Hundreds of people have contacted Marriott saying they received e-mails that appear to be reservation confirmations, said Marriott spokesman Jeff Flaherty. The fake e-mails contain links that trigger the installation of malware on a user’s computer.
“It seems to be a phishing scheme that is very similar to what other organizations such as UPS and DHL have all experienced,” Flaherty said. “There is no indication that this is any kind of a security breach.”
The company said it is not sure how many people received the e-mails, or what woould happen if the malware were installed.
“It appears that what they’re trying to do is just get as many people as they can to click on those links,” Flaherty said. “We don’t know what happens if somebody were to click on that link and if that malware were to be downloaded.”
Adam Weintraubof Sacramento said he received an e-mail earlier today congratulating him for booking a stay at a Marriott hotel in Houston.Weintraubsaid he had booked no such trip.

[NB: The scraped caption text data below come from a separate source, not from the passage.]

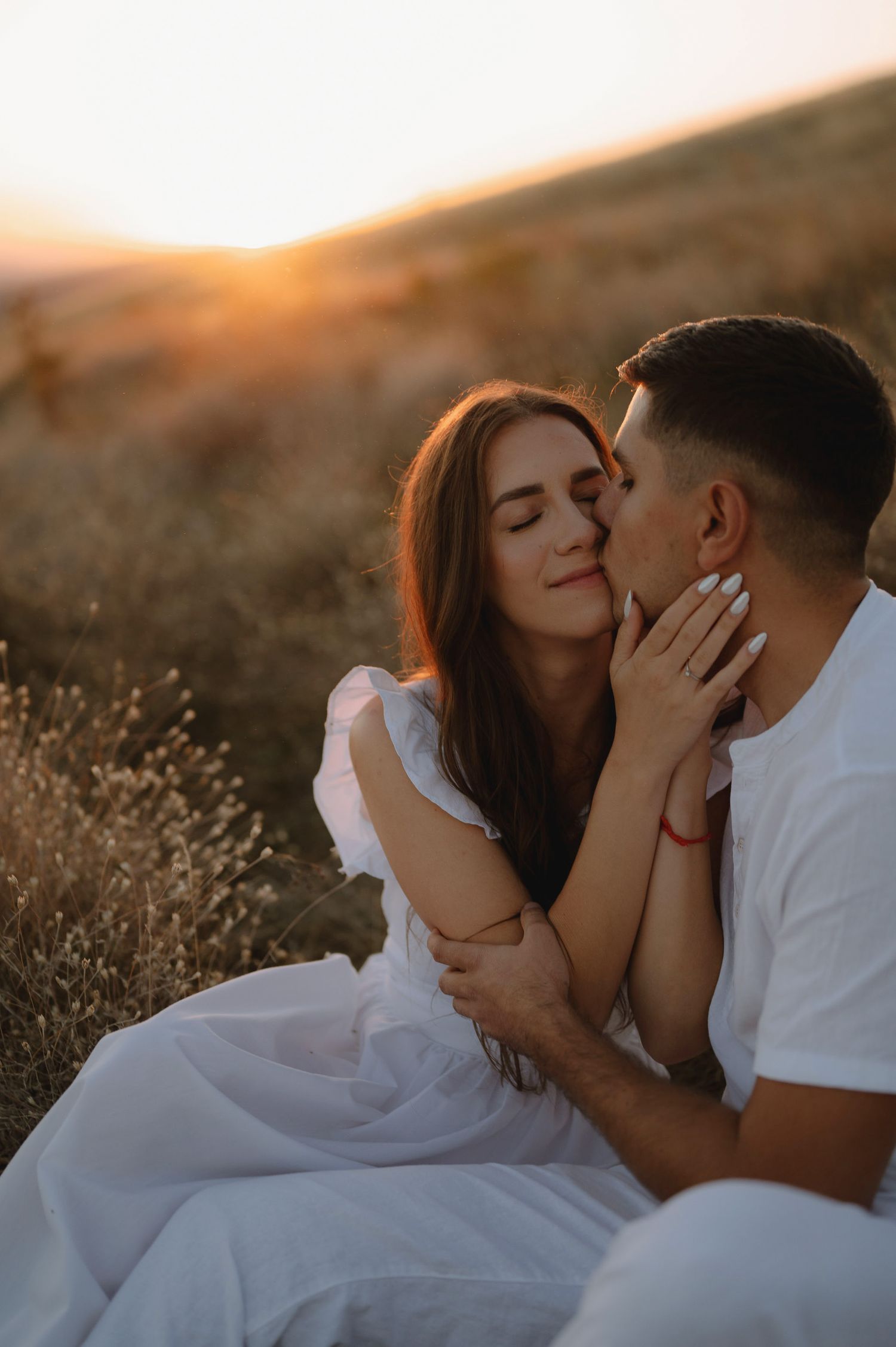 Romantic couple in white outfits share an intimate moment at sunset in a golden field.
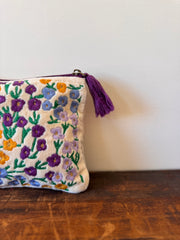 Embroidered pouch with floral patterns on a wooden surface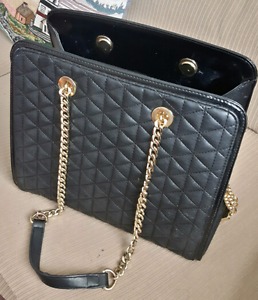 Black and gold bebe purse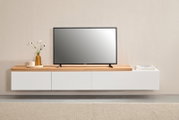 Modernes, schwebendes TV-Lowboard in Weiß mit Holzoberfläche, darauf ein Flachbildfernseher sowie Vase und Bücher; Frontalansicht auf Augenhöhe.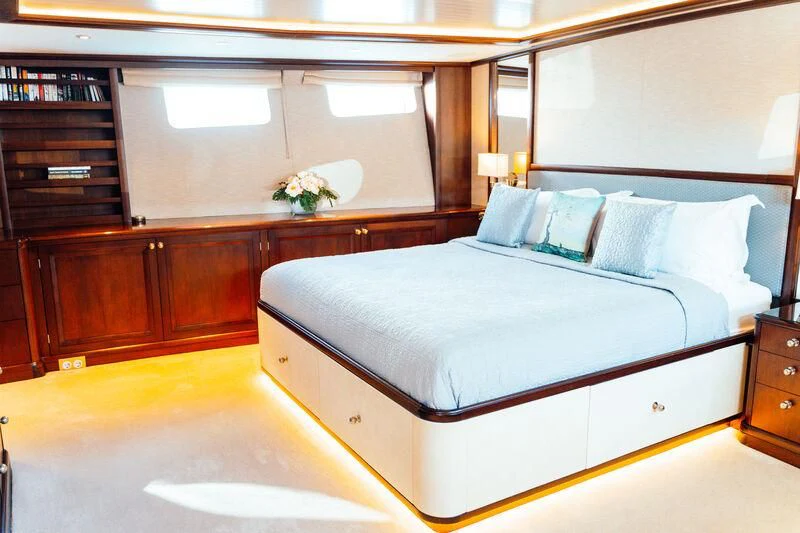 a bed in a room aboard ODYSSEY III Yacht for Sale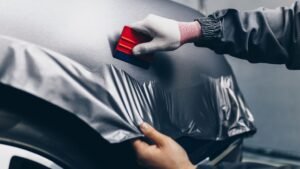 Person applying vinyl wrap to a vehicle's fender using a squeegee, showcasing professional vehicle wrapping techniques in a garage setting.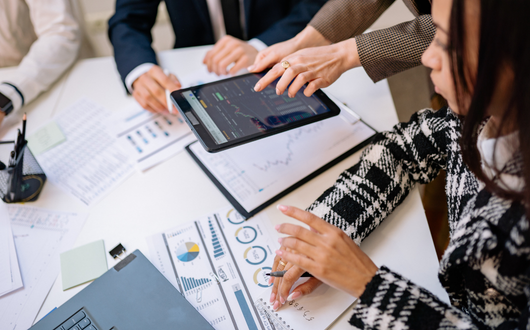 Photo of people collaborating around a set of data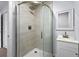 Bathroom with walk-in shower featuring marble tile and a modern sink at 2763 E Waco Dr, Deltona, FL 32738
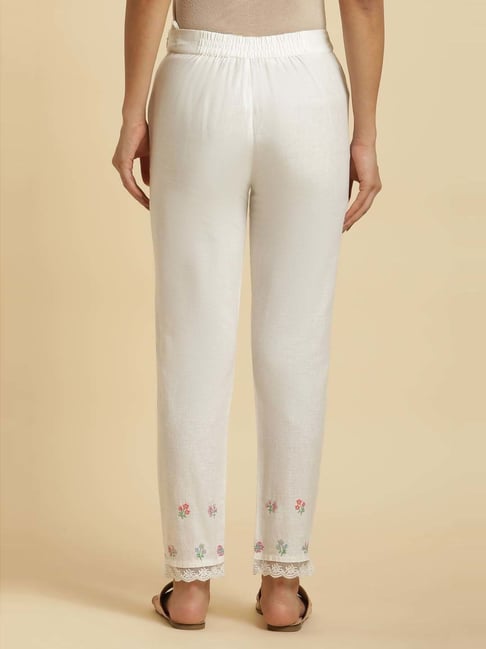 White Straight Pants With Lace Work On Flares | cotrasworld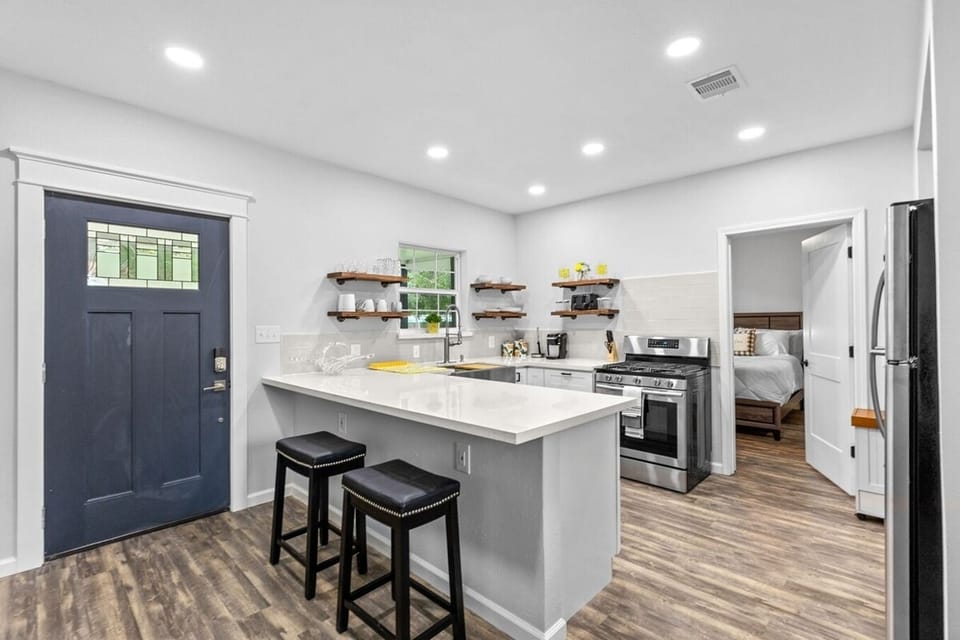 2 stools for dining on quartz counter and another vantage point to get an idea of layout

Upon closer inspection, he said the e-mail seemed to have come from a ‘Mariott.net’ domain registered in Russia.
The round of phishing e-mails does not seem to be targeted to anybody in particular, Flaherty said.
“[Based on] the people who have contacted us to let us know about the situation, it’s across the board,” he said. “We can’t even say they’ve all been Marriott guests at one point. It can be anybody who has an e-mail address.”
Marriott is urging those who receives erroneous e-mails to delete them immediately. The company is also referring users to the Federal Trade Commission’s Web sites for information on computer security and phishing schemes.